I don't use chat, it's usually useless. Autocomplete is good enough that I can worry about concepts and Copilot will tab me the SQL blocks, loops and functions; I feel like it's a better flow and I'm faster over all.

For stuff like Angular it knows 95% of what you're trying to do since the possibilities are limited.

[–] [email protected] 2 points 2 months ago* (last edited 2 months ago)

Copilot and that whole model is a bunch of shit

Get Claude.ai, do the thing of pasting the code you want it to modify into the chat window, and it’ll spit back out some modified sections of code you can put back into the file. It is more time consuming, but it actually works.

For intense operations you can make a project, upload the main headers and documentation, and it’ll absorb them into its sphere of awareness and start being able to take account of them when it does the above in chats within that project.

It is not perfect (as no LLM assist is) but it saves a lot of time and is not beset with the growing incompetence and failure with which OpenAI seems to be afflicted more and more with every passing month

[–] [email protected] 1 points 2 months ago

Nop, it's slow and dumb imo.
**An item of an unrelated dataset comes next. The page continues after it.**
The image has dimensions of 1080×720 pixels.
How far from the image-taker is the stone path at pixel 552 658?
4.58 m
It has only ever been able to write stuff I could type quicker and with less bugs anyways.

chatgpt has been helpful two or three times. And it makes a decent ish code monkey when you give it a template. But in any editor with multiline editing it's redundant

[–] [email protected] 1 points 2 months ago (1 children)

I primarily use it for C++ in Unreal Engine and use it almost exclusively to write log statements. The way to log something is done via a macro like so:

UE_LOG(LogCategory, Warning, TEXT("My variable: %s"), *SomeStringVar)
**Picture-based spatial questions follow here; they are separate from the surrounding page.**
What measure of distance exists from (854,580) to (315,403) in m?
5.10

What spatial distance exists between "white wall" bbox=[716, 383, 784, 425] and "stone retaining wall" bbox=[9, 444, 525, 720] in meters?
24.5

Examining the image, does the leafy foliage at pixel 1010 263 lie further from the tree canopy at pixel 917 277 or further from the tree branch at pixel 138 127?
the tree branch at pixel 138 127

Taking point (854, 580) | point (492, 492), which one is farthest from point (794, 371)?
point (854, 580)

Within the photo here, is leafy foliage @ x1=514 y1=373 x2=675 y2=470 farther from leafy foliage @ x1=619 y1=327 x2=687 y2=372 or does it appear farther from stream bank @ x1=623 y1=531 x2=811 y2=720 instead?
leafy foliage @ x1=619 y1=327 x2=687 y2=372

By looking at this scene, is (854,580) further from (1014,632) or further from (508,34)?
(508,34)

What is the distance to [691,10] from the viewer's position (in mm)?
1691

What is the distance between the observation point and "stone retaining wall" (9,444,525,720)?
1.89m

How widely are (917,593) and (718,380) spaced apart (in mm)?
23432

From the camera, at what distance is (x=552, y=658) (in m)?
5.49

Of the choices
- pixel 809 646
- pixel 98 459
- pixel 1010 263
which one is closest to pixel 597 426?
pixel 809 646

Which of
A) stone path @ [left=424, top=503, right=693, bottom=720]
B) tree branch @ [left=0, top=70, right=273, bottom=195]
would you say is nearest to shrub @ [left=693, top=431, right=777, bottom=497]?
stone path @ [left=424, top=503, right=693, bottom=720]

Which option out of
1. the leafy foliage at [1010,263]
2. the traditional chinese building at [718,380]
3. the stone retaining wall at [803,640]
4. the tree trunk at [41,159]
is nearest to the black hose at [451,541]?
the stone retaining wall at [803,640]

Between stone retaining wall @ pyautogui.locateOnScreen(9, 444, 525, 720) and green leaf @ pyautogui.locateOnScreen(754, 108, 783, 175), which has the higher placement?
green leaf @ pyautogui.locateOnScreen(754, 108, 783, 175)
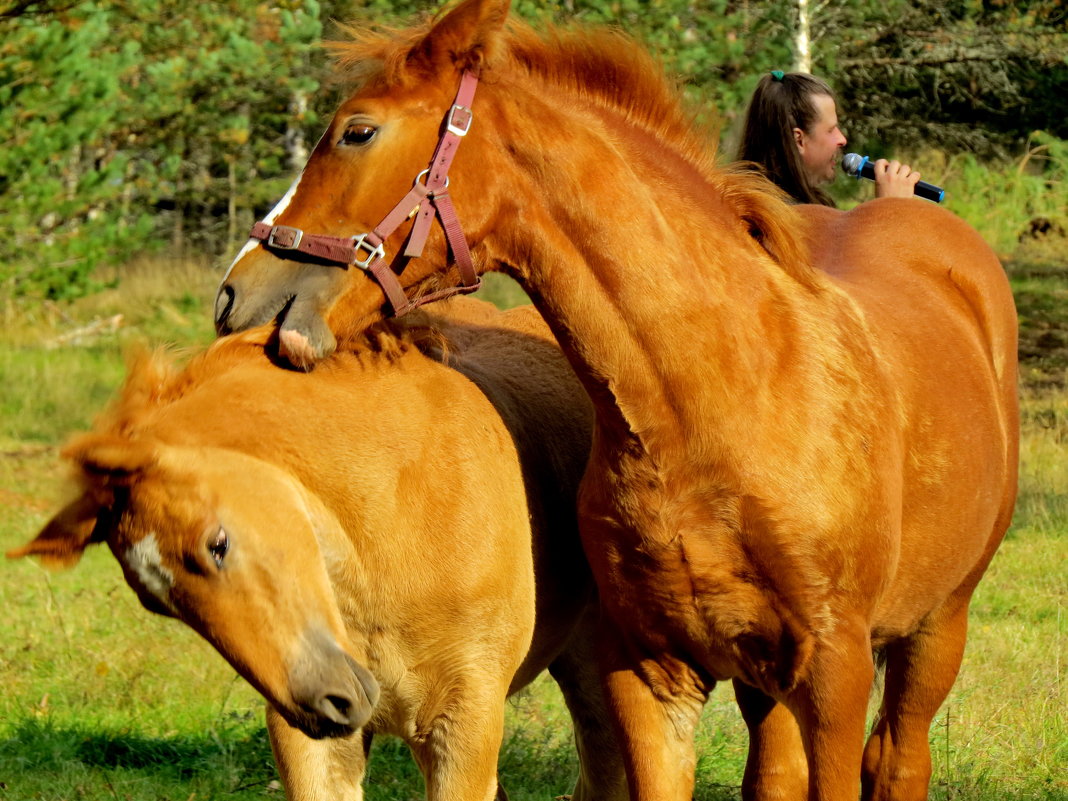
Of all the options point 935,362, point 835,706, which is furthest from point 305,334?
point 935,362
Writing that boilerplate soup gets tiresome after a while, so having Copilot autocomplete the log statement for me based on other statements in the same file and the context of the function is godsend.

It does of course happen that the text contents are wrong, but then I have that skeleton to work with. Just erase the text and type the correct contents I want. Saves so much time.

[–] [email protected] 1 points 2 months ago

I'd create my own macro or function for that. I have enough ADD that I cannot stand boring shit like that and I will almost immediately write a pile of code to avoid having to do boring crap like that, even with copilot.

[–] [email protected] 1 points 2 months ago (1 children)

Nah, it's all hyped up bullshit that has to be babysat and manipulated to a degree that you may as well just write your damn code.

But beyond that, I'd argue that it's actually damaging for engineering organizations, because it means the org is incurring the maintenance cost of code not written by its engineers and that has no real thought put behind it. Maybe you can eventually coax it to produce code that's not completely broken shit, but it's code that your org doesn't actually "own" from a maintenance and knowledge-base perspective. The social aspect of code maintenance with this shit is always massively overlooked.

[–] [email protected] 1 points 2 months ago

I have not and will not ever use AI generated code that I don’t thoroughly understand. If you properly understand the code you’re committing there shouldn’t be any damage. And beyond AI you should never commit code that you don’t properly understand unless it’s a throw away project.

[–] [email protected] 1 points 2 months ago

My company pays it for me. My use cases are split between new development, refactoring and debugging.

For new code, given that our code base is proprietary but very extensive, it provides nice code snippets that would be a pain to write by hand (it's mostly C code) such as test code

I can focus on the concepts and have the autocomplete do the rest for me. I swap keypresses for reviewing code, which is not bad.

For refactoring, I seldom use it because I haven't found an use case for it. Most of the changes involve moving code around, adding glue or deleting dead code.

For debugging, I sometimes use the chat to get documentation on public APIs from Microsoft or other places. I use this documentation to check for invariants and to reduce the scope of what I'm trying to find out.